I always say the second phase of decluttering is harder than the first, so you’re certainly not alone in this Keith.
First, you could use a couple of rules from The Minimalists to help you.
The first is the 90-90 rule which is useful for practical (rather than sentimental) items. Here’s what they say:
“Look at a possession. Pick something. Anything. Have you used that item in the last 90 days? If you haven’t, will you use it in the next 90? If not, then it’s okay to let go.”
Next, I’d take a look at this article by Joshua Becker called Just because you use an item doesn’t mean you need to keep it. This dives into the idea that even if an item has some use, it doesn’t mean we have to hang onto it.
When I was in your situation a few years back, Keith, I also found it useful to pack some stuff away in boxes. If I never looked in those boxes for a few months, I would feel much better about letting the items go.
The second phase of decluttering is a big lesson in prioritization. It tests you and yeah, you might well make mistakes and throw out something you regret. But the bigger mistake is to hold onto too much for fear of that regret.
It’s worth remembering that above all.
Great questions and answers! Sure, your kids might be upset but they adapt and can be set on an entirely new path in life.
I have a warm country perspective for Philippa!
I am from Penang, Malaysia which, being close to the tropics, is plenty warm.
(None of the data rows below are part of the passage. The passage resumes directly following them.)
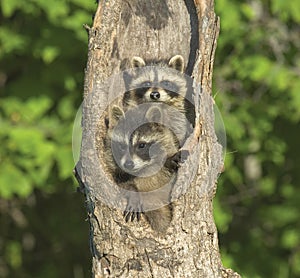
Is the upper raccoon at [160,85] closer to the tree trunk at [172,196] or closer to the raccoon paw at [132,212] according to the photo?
the tree trunk at [172,196]

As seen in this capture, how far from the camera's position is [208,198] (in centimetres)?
445

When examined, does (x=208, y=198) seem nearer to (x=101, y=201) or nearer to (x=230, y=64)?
(x=101, y=201)

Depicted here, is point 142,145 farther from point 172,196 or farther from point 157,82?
point 157,82

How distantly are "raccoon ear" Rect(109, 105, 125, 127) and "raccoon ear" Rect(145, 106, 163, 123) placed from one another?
0.76 feet

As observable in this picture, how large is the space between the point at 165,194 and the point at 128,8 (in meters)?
1.46

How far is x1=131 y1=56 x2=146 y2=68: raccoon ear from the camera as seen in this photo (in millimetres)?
5117

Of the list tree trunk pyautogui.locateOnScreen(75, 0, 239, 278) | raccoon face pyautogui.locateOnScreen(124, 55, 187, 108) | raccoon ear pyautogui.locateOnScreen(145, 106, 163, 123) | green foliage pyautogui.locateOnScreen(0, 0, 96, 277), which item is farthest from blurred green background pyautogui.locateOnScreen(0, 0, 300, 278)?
tree trunk pyautogui.locateOnScreen(75, 0, 239, 278)

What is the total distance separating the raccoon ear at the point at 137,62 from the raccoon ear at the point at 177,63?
8.3 inches

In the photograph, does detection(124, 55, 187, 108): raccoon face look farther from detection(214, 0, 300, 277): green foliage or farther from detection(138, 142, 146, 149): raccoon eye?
detection(214, 0, 300, 277): green foliage

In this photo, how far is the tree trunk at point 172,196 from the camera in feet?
14.1

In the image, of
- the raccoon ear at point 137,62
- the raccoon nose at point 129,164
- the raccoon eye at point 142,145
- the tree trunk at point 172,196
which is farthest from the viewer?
the raccoon ear at point 137,62

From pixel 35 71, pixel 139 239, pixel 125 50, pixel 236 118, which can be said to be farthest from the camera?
pixel 35 71

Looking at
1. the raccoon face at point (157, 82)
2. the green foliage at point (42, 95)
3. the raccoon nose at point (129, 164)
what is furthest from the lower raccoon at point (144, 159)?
the green foliage at point (42, 95)


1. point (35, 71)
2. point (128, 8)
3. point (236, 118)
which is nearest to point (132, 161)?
point (128, 8)
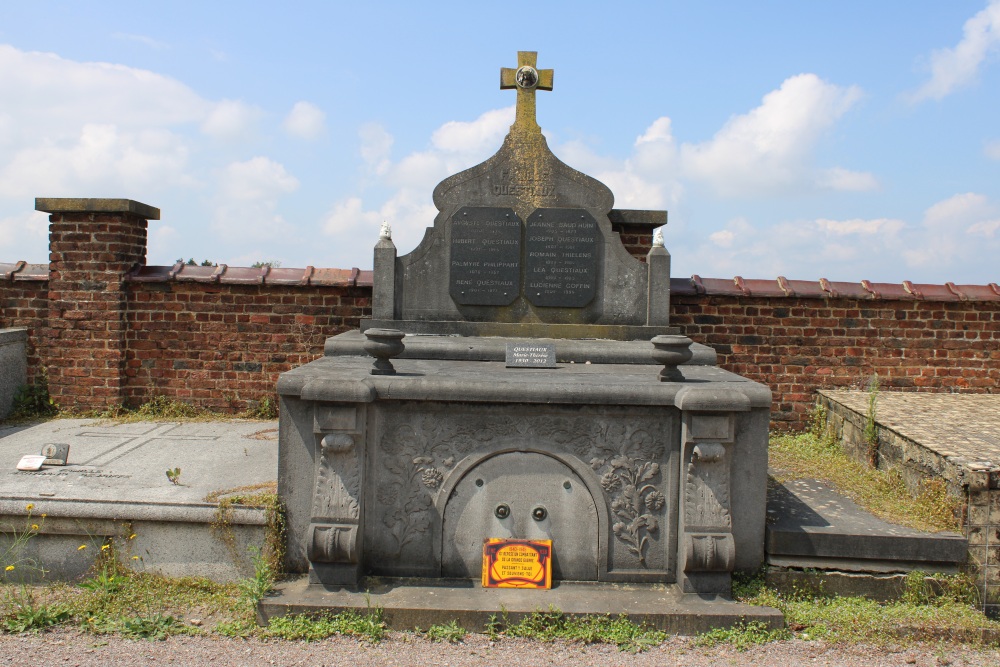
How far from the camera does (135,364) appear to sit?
6.98 meters

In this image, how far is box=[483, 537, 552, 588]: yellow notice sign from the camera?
396 centimetres

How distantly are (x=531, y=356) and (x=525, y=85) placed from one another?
236 cm

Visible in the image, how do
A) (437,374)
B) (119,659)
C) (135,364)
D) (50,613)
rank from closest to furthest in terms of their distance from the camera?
(119,659) → (50,613) → (437,374) → (135,364)

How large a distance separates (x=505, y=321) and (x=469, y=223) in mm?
815

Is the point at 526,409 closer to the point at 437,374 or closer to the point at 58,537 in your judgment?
the point at 437,374

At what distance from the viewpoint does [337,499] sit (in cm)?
387

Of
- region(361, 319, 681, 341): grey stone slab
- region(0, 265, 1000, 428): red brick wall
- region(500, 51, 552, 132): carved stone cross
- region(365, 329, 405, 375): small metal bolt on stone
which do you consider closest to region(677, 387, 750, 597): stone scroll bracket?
region(365, 329, 405, 375): small metal bolt on stone

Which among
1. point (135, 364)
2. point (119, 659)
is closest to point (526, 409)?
point (119, 659)

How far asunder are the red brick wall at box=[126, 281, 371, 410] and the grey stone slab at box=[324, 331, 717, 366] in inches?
64.0

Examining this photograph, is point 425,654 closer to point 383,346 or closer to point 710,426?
point 383,346

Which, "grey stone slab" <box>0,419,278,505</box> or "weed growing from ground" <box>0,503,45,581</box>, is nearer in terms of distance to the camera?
"weed growing from ground" <box>0,503,45,581</box>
Over-familiarity with the place makes it "not for me" but many of its plus points fit in with Philippa's wishes.
1. It is plenty outdoorsy.
2. Housing is relatively affordable.
3. English is widely spoken amongst the locals.
4. It has a large-ish expat community from English-speaking countries.
5. It is a medical tourism hub so private healthcare is quite affordable and plentiful.
6. International schools are plentiful.
7. Imported foods are readily available in case you find yourself with a craving for the familiarities of home!
Singapore is an option too; however, it has one of the highest costs of living on the planet, so it may be less suitable to your needs.